:: Aim of the task ::
Please reproduce, unchanged and with nothing else, the stretch of lines below from the line containing "Of the two options, point" through the line containing "As shown in", including both of those lines.

[Rows from a spatial reasoning dataset]
———

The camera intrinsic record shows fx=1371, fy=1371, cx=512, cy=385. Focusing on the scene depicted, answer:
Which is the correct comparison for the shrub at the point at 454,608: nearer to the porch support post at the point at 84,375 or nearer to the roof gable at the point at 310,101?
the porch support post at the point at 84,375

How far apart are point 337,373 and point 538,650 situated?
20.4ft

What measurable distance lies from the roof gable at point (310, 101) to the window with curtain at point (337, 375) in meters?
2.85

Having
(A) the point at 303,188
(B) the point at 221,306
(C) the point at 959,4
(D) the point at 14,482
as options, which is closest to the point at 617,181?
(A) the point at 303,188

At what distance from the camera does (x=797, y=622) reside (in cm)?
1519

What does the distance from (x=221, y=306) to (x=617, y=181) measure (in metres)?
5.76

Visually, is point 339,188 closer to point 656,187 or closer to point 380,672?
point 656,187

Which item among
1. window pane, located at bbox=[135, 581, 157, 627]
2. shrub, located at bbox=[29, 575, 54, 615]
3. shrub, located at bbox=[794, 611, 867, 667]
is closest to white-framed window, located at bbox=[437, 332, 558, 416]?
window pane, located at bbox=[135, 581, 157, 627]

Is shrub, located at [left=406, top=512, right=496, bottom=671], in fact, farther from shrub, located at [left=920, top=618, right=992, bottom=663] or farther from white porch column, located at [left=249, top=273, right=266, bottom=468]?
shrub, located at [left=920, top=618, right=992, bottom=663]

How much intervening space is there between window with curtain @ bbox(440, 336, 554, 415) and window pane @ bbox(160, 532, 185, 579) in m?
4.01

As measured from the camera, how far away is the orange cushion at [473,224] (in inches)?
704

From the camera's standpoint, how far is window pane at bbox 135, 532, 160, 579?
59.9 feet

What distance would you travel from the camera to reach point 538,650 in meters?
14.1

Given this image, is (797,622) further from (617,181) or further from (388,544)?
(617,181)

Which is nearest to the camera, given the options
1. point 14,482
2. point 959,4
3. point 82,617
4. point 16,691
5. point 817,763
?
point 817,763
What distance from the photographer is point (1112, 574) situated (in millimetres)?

———

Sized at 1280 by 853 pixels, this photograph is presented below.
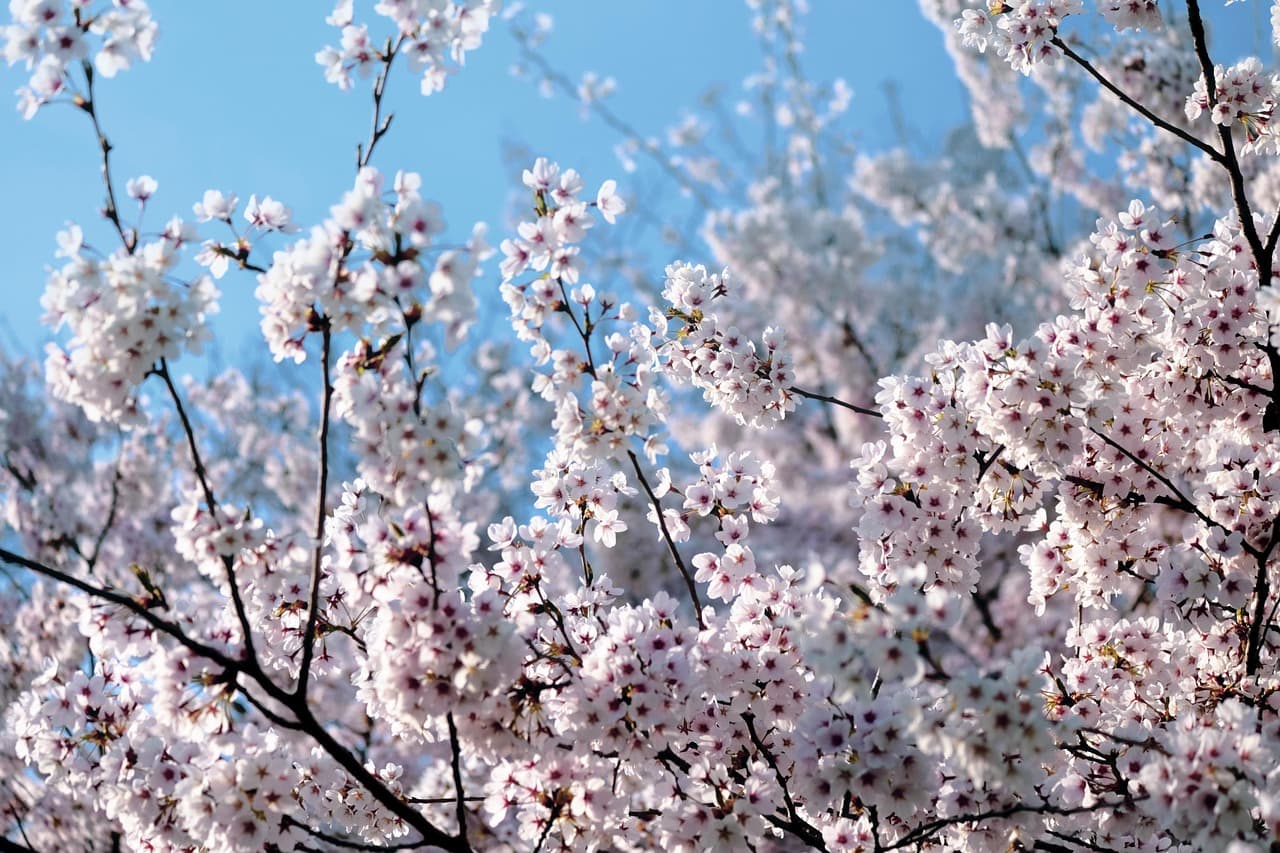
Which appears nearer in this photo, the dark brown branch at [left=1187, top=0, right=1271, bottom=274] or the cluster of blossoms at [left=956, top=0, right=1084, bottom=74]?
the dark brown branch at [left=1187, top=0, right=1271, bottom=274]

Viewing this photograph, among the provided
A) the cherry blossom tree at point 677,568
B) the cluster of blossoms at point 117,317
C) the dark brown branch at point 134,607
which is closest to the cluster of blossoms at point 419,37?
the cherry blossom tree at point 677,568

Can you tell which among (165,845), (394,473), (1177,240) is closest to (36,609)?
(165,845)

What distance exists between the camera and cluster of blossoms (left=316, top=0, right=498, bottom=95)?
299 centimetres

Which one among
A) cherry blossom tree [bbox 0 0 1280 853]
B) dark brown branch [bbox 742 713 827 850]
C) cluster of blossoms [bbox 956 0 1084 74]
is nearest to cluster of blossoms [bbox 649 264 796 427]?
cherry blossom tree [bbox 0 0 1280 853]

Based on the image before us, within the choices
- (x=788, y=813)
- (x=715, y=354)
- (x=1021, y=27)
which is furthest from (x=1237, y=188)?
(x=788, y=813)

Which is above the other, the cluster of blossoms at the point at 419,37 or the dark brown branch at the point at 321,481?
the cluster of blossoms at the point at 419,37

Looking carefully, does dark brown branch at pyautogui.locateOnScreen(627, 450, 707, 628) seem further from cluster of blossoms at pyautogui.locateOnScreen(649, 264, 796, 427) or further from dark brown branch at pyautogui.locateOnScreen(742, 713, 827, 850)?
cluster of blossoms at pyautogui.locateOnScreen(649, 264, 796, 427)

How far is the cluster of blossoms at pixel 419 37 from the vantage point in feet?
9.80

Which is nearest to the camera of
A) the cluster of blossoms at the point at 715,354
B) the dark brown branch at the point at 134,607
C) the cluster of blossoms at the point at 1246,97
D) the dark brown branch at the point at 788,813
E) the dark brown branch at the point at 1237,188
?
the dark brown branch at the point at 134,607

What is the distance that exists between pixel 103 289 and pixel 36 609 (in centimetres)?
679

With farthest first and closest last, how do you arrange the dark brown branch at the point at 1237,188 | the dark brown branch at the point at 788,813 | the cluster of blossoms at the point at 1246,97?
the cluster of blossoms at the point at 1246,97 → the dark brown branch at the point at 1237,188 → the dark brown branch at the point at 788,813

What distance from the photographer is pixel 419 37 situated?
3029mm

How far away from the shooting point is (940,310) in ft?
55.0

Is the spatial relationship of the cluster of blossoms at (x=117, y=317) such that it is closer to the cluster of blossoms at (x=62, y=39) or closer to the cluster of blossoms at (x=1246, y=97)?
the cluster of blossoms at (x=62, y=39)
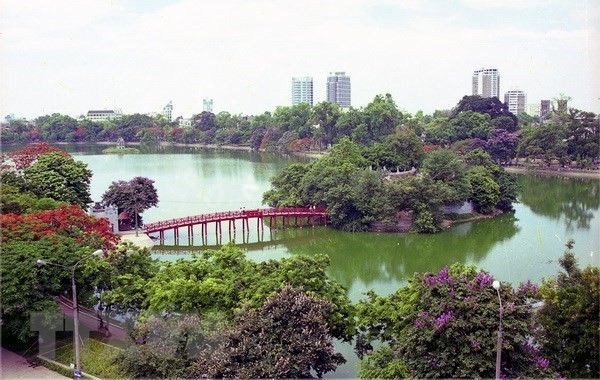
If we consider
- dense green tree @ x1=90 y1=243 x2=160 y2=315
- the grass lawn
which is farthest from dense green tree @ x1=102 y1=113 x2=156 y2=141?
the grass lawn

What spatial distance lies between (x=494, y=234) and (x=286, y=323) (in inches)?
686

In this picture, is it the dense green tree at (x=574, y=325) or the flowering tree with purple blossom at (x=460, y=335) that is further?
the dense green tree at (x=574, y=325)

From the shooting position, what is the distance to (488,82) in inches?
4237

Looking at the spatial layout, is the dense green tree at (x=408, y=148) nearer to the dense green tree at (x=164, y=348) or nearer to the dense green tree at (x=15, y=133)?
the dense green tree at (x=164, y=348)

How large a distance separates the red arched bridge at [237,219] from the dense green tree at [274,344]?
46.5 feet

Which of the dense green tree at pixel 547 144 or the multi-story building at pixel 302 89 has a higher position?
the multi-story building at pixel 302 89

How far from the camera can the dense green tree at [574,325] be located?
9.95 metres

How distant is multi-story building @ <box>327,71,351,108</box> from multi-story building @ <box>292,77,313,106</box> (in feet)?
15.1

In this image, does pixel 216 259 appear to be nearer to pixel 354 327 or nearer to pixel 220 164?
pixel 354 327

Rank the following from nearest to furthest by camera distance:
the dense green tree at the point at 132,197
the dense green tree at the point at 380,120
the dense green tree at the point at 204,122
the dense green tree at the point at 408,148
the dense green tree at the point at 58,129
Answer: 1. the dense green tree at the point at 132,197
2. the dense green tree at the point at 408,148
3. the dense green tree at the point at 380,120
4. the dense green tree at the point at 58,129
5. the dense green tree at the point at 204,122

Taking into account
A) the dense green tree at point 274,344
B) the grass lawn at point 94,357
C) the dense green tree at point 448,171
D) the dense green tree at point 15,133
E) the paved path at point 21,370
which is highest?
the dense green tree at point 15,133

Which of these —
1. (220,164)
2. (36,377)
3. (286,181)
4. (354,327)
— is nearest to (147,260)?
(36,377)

———

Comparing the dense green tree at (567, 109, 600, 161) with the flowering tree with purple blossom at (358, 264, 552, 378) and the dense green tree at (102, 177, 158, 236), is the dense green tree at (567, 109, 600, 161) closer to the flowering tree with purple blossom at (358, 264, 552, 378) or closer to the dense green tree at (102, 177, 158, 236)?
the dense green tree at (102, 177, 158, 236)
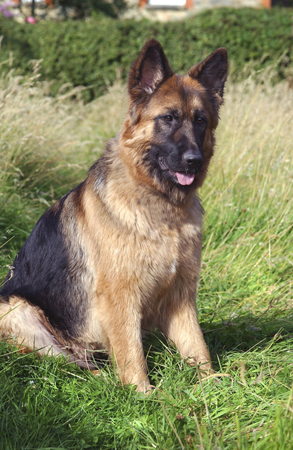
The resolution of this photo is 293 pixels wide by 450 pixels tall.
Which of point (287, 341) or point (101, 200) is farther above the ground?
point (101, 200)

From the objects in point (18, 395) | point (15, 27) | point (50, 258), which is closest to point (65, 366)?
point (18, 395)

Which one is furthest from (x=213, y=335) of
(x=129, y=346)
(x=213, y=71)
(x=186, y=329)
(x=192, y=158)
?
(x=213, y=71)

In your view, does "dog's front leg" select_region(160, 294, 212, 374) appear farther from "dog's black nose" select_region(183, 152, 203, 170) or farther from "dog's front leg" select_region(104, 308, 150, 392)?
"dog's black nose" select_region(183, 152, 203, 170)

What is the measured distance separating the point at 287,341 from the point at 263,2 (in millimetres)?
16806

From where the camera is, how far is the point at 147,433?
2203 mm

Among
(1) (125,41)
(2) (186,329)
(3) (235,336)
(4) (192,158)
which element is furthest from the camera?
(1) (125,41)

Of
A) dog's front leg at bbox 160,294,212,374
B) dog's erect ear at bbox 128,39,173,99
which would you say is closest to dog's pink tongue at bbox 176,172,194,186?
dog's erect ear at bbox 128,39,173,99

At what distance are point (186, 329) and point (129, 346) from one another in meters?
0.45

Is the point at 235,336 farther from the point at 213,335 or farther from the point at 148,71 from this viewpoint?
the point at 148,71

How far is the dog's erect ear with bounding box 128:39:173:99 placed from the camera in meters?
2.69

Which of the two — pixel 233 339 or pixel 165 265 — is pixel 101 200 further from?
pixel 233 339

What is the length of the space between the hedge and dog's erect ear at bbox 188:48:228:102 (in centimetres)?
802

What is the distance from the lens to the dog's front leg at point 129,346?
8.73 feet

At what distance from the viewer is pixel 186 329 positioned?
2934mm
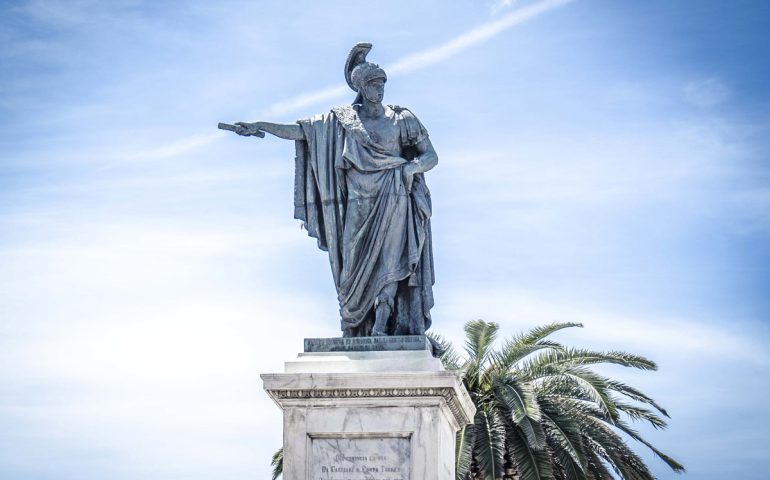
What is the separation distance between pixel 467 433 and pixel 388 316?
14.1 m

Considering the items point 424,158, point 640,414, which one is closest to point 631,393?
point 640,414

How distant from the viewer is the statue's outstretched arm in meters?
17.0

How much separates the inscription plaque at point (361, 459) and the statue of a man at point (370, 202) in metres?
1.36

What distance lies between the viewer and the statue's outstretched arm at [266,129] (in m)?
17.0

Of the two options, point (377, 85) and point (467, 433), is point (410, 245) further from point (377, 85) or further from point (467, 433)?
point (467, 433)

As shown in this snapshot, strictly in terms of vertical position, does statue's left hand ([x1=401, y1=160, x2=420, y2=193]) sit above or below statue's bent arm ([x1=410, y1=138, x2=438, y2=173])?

———

:: Task output ::
Of the two options, point (377, 85) and point (467, 433), is point (410, 245) further from point (377, 85) or further from point (467, 433)?
point (467, 433)

As shown in this snapshot, strictly in terms of vertical position, does statue's left hand ([x1=401, y1=160, x2=420, y2=193]) sit above or below statue's bent arm ([x1=410, y1=138, x2=438, y2=173])?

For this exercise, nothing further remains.